At the venue for the swimming competitions, for instance, glass bottles were emptied into red and white cups, as an AFP journalist noted.
While 700 drinking fountains have been installed throughout the competition, plastic bottles shall be used where glass alternatives should not an option, says Georgina Grenon, head of sustainability on the Paris Games.
In a press release on Friday, Coca-Cola said the corporate needed to adapt to every location and find the “best conditions for safety and food quality” given technical and logistical constraints, including water and electricity supplies and cupboard space.
Nevertheless, the organizing committee says that plastic consumption shall be significantly reduced at this 12 months’s games in Paris in comparison with the 2012 games in London.
“Based on our estimates of what is served, we believe we will achieve that 50 percent reduction in single-use plastic,” Grenon said.
The bottles poured into cups wouldn’t count towards this goal, she added.

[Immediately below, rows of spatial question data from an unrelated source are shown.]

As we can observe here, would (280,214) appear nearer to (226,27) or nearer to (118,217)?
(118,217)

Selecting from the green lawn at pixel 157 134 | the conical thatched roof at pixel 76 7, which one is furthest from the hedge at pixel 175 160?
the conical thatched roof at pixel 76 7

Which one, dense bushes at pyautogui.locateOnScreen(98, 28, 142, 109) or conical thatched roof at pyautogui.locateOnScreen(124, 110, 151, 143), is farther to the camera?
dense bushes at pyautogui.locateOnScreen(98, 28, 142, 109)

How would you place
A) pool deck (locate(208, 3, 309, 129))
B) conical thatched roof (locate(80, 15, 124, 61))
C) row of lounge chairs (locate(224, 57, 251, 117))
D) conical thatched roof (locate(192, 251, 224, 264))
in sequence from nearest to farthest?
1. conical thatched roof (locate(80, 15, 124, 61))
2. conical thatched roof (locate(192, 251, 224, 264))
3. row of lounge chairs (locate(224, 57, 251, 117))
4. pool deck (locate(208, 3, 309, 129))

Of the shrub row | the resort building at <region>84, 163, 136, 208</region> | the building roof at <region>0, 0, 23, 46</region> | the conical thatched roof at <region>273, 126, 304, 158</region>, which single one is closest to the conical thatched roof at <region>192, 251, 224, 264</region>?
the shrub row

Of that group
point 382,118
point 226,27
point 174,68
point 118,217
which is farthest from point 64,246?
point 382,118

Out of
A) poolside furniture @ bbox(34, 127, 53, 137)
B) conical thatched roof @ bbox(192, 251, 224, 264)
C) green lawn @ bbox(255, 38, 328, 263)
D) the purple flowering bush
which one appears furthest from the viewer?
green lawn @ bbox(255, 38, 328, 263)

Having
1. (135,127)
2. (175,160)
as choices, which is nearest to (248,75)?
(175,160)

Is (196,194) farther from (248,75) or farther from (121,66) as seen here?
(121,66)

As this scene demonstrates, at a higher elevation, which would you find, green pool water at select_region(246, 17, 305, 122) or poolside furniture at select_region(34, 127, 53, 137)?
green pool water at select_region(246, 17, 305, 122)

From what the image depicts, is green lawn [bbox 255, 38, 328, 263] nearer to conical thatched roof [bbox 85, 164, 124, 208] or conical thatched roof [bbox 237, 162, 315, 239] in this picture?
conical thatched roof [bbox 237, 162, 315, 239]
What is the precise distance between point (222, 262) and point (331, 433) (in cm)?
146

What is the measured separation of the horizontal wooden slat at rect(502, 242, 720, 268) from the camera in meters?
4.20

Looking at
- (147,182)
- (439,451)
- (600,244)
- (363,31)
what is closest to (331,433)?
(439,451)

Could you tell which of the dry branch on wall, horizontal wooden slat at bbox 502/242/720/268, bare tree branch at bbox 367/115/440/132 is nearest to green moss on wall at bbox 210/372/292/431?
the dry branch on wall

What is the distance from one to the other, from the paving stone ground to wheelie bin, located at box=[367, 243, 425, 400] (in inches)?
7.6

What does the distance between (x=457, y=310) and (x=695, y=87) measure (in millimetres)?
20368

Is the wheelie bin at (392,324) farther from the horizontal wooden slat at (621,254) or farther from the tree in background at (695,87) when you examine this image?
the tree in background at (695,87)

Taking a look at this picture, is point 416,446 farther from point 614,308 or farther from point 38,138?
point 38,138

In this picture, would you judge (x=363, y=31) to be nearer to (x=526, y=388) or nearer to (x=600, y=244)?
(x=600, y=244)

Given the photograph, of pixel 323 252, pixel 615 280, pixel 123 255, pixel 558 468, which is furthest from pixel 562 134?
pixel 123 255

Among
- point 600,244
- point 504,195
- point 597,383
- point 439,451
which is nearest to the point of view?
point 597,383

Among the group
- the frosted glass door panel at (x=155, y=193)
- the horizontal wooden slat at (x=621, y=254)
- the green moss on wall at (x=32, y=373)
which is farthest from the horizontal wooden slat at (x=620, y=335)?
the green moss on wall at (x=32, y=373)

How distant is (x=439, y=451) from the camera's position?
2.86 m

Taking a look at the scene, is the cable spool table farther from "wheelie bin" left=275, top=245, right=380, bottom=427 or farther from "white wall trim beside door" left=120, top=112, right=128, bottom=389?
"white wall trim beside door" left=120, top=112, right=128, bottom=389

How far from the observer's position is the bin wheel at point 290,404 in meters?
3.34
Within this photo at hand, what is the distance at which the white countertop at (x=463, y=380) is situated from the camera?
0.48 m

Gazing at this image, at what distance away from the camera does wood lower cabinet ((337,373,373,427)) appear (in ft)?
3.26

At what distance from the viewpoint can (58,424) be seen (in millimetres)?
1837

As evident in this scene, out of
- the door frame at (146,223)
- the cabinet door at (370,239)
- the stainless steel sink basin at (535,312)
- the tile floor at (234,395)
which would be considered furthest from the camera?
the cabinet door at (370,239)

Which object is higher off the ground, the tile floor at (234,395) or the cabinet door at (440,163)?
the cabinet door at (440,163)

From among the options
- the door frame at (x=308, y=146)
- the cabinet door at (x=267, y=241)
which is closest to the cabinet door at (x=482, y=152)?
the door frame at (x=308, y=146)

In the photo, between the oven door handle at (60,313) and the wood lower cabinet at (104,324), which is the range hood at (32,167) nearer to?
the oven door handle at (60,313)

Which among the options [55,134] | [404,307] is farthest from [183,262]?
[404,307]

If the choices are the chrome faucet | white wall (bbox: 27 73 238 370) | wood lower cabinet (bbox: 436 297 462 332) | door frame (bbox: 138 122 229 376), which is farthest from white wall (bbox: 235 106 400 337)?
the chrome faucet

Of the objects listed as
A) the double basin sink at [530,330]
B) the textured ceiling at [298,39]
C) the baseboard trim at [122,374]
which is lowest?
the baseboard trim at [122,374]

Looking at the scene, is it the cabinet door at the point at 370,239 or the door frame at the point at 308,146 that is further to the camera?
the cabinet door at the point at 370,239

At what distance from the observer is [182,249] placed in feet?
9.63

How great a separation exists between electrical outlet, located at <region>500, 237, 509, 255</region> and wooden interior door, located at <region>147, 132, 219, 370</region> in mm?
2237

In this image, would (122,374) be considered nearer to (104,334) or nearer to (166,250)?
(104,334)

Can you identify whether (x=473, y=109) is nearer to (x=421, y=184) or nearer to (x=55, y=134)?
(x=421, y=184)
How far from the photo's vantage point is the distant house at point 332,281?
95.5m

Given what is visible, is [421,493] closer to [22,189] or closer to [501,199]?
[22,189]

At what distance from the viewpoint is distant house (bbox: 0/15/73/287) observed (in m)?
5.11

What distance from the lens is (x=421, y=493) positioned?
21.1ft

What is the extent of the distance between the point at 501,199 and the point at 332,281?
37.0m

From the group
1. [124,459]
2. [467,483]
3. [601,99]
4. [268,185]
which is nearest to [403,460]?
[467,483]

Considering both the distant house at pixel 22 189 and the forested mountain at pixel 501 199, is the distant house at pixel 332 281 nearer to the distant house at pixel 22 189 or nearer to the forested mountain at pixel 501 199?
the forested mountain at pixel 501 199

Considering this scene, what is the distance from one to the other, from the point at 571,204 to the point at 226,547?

Environmental group France Nature Environment (FNE) accused the corporate of “unjustified plastic pollution” and added on Friday that the US company deserved the “gold medal for greenwashing” throughout the Olympic Games.
In 2020, Coca-Cola signed a joint deal reportedly price $3 billion to increase its sponsorship of the Olympic Games.
The partnership is anticipated to last at the least until 2032.
In 2022, in accordance with essentially the most recent data available, Coca-Cola, considered one of the world’s largest plastics producers, produced 134 billion plastic bottles.
The beverage giant has set itself the goal of constructing all of its bottles entirely from recycled plastic by 2030.
According to Coca-Cola, around 6.2 million of the rubbish cans currently being filled on the Olympic Games in Paris shall be manufactured from this way of plastic, referred to as PET.
Cotter and Mullin of Vital Strategies found that Coca-Cola had more sports sponsorships last 12 months than some other brand, including sportswear firms like Nike.
“This strategy culminates in a gold medal opportunity to ‘sportswash’ an unhealthy product,” they wrote.
The World Health Organization has called on countries to tax sugar-sweetened beverages.
A petition launched ahead of the Games entitled “Stop the Soda Industry from Sport” has collected greater than 109,000 signatures and is supported by a variety of public health organizations, including the World Obesity Federation.